WHAT THE TASK REQUIRES >> Drop all pictures and repeat exactly the lines from the line holding "Jewish holiday of" through the end of the records.
═══ INPUT DATA ═══
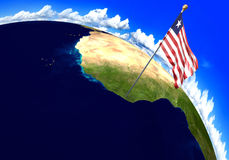 Liberia national flag marking the country location on world map. 3D rendering, parts of this image furnished by NASA Royalty Free Stock Images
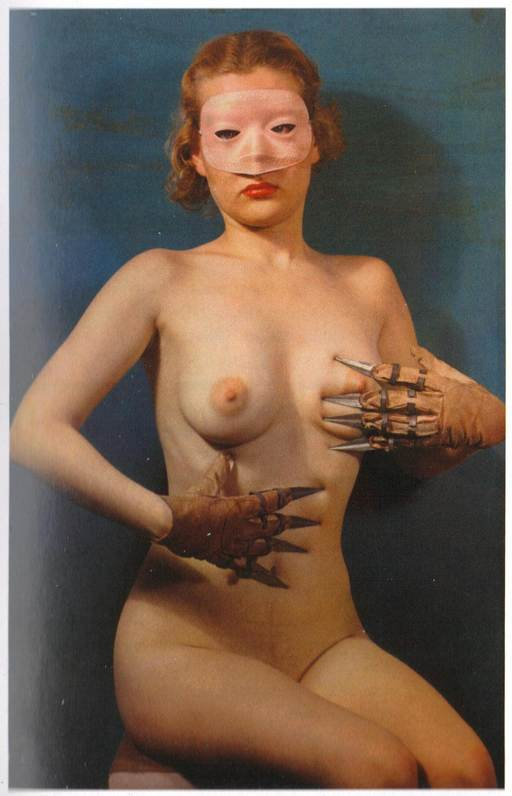 woman with claw gloves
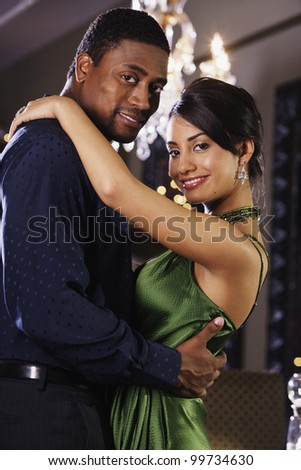Portrait of multi-ethnic couple hugging - stock photo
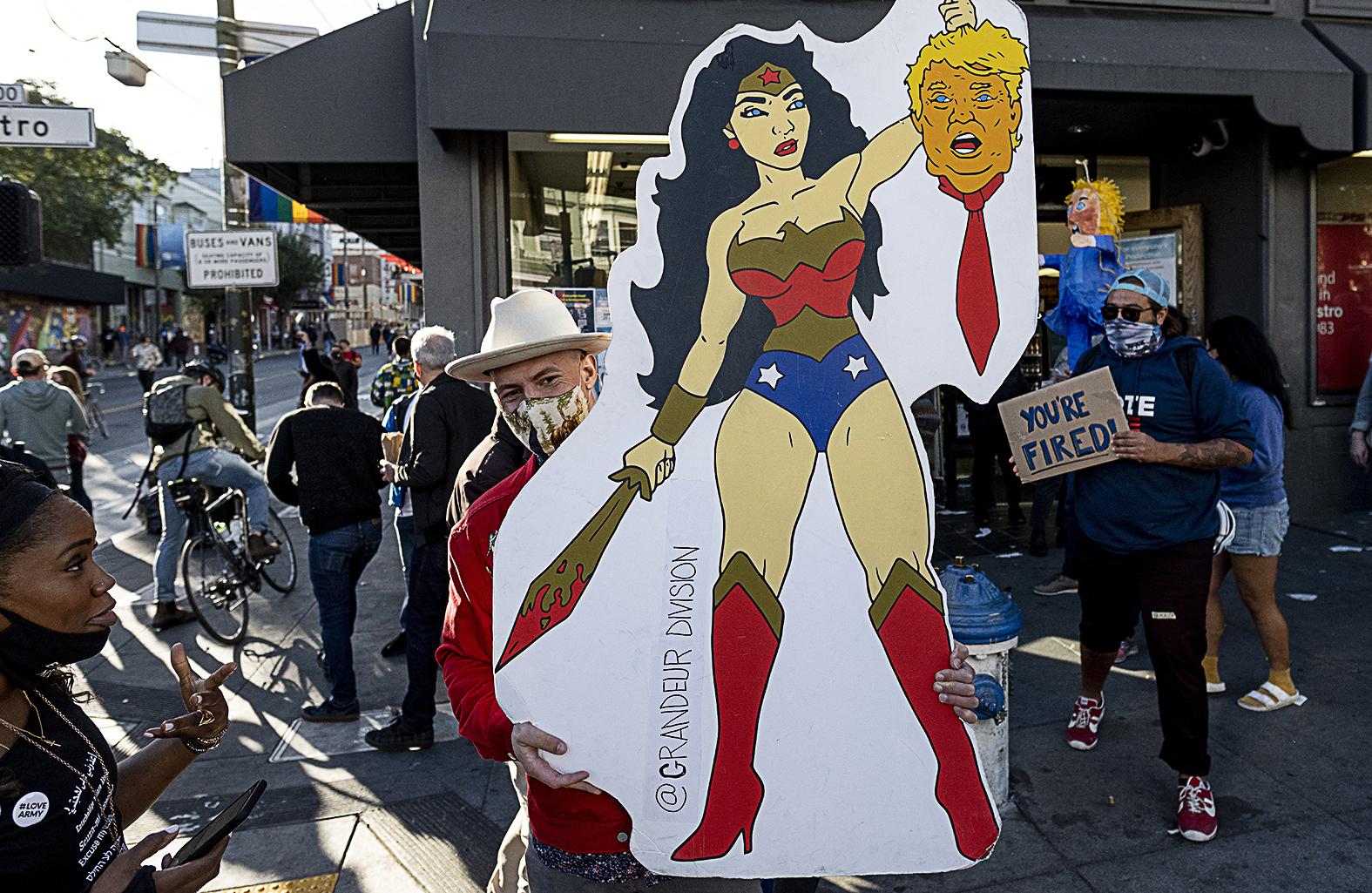 Mike Picot amerikai művész tartja plakátját, amelyen Wonder Woman fogja Donald Trump levágott fejét Joe Biden megválasztásának bejelentése után San Franciscoban egy utcai tüntetésen 2020. november 20-án #moszkvater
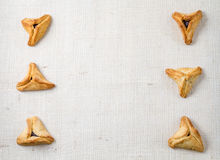 Jewish holiday of Purim. Hamantaschen cookies on canvas background with free space for text Stock Photos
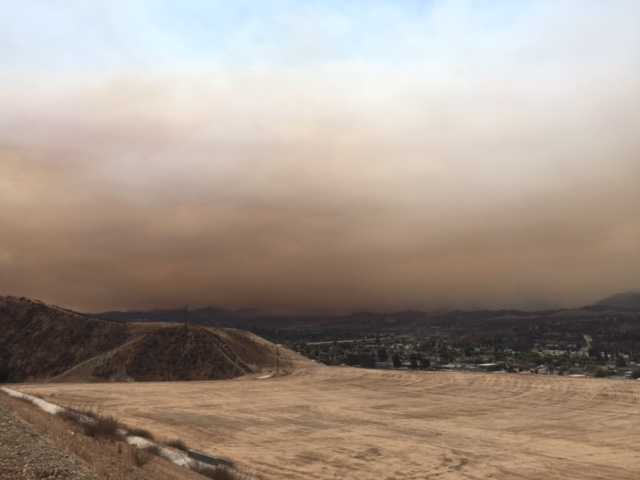<p><span>Smoke hangs over the Santa Clarita Valley Saturday morning in this photo taken on Golden Valley Road at Five Knolls.<br /></span></p>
═══
PROBLEM SOLUTION >>
 Jewish holiday of Purim. Hamantaschen cookies on canvas background with free space for text Stock Photos
<p><span>Smoke hangs over the Santa Clarita Valley Saturday morning in this photo taken on Golden Valley Road at Five Knolls.<br /></span></p>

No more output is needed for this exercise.